On October 22, the Department of Health and Human Services (HHS) updated its guidance on how hospitals and other providers should report their use of the nearly $135 billion in Provider Relief Fund payments that have been distributed.  The Provider Relief Fund, initially established by the Coronavirus Aid, Relief, and Economic Security (CARES) Act, is intended to cover provider expenses and lost revenues attributable to the coronavirus pandemic.  HHS’s latest guidance is a huge victory for providers on how much of the funds may be used for lost revenues.  Providers are to calculate and report their use of the funds for lost revenue “up to the amount of the difference between their 2019 and 2020 actual patient care revenue.”  The funds may also be used to replace coronavirus-related revenue losses in the first half of 2021, by performing similar comparisons to 2019 revenue.
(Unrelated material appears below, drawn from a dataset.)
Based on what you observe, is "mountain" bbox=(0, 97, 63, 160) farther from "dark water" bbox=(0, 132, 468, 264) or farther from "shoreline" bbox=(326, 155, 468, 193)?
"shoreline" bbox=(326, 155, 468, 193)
HHS’s latest instruction overrides its guidance from September limiting eligible “lost revenues” to lost profits from patient revenue.  But that September guidance surprised providers because it appeared to contradict the agency’s original instruction, from a June 2019 FAQ, that the funds may be used to replace any revenue lost due to the coronavirus and used to cover any costs the lost revenue would otherwise have covered (except salary amounts over $197,300).  HHS explained that it has reversed course because the September guidance “generated significant … opposition from many stakeholders and Members of Congress” and the consensus is that providers should be allowed to apply Provider Relief Fund “payments against all lost revenues without limitation.”

HHS’s guidance provides detailed instructions for reporting additional expenses and revenue losses.  The portal for reporting the use of Provider Relief Funds is scheduled to open on January 15, 2021, and the first reports are due on February 15, 2021.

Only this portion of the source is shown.